PASSAGE GIVEN:
━━━━━━━━━━

Quentin Tarantino has begun unveiling his picks for the greatest films of the 21st century, and – true to form – it's violent, horror-leaning, and the director is doing it with both passionate cinephilia and a fair bit of controversy.
The director appeared as the latest guest on The Bret Easton Ellis Podcast, where last week he revealed entries 20 through 11 and this week's episode (released earlier today) contained his official top 10 list. The only rule? Only one film allowed per director.
20. Steven Spielberg’s West Side Story (2021)

Tarantino praised Spielberg’s 2021 remake of West Side Story as the film that "revitalised" the legendary director. “This is the one where Steven shows he still has it,” Tarantino said, adding that he doesn’t believe Martin Scorsese has made anything “this exciting” in the same period.
19. Eli Roth’s Cabin Fever (2002)

“There’s something so charming. Eli’s sense of humor, sense of gore — it just really, really works. People kind of forget how tense it is in the first half because it gets so genuinely funny in the last 20 minutes […] Hostel might be his best movie, but this is my favorite.”
18. Bennett Miller’s Moneyball (2011)

“Brad Pitt’s performance was one of my favorite star performances of the last 20 years – where a movie star came in and reminded you why he was a movie star and just carried the movie on his shoulders.”
17. Prachya Pinkaew’s martial-arts revenge thriller Chocolate (2008)

"Here’s a movie you probably never heard of […] People getting f*cked up in the most spectacular of ways […] they trained this 12-year-old girl for four years to star in this movie […] this is some of the greatest kung-fu fights I’ve ever seen in a movie." Adding to our watch lists immediately.
16. Rob Zombie’s The Devil’s Rejects (2005)

“This rough Peckinpah–cowboy–Manson thing [from Zombie] — that voice didn’t really exist before [in House of 1000 Corpses], and he refined that voice with this movie […] Peckinpah wasn’t part of horror before this," Tarantino explained. "He melded it with sick hillbillies, and it’s become a thing now. You can recognize it across the street, but that didn’t exist before."

━━━━━━━━━━

DATASET CONTENT:
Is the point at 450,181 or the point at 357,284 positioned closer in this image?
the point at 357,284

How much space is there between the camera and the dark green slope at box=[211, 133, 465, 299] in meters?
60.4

━━━━━━━━━━

INSTRUCTIONS FOR THE TASK: Retype everything in the passage about Tarantino's favorite films from "18. Bennett Miller’s" down to "Devil’s Rejects (2005)", keeping each word and mark as it stands. None of the data has any bearing on the work here.

WRITTEN REPLY:
18. Bennett Miller’s Moneyball (2011)

“Brad Pitt’s performance was one of my favorite star performances of the last 20 years – where a movie star came in and reminded you why he was a movie star and just carried the movie on his shoulders.”
17. Prachya Pinkaew’s martial-arts revenge thriller Chocolate (2008)

"Here’s a movie you probably never heard of […] People getting f*cked up in the most spectacular of ways […] they trained this 12-year-old girl for four years to star in this movie […] this is some of the greatest kung-fu fights I’ve ever seen in a movie." Adding to our watch lists immediately.
16. Rob Zombie’s The Devil’s Rejects (2005)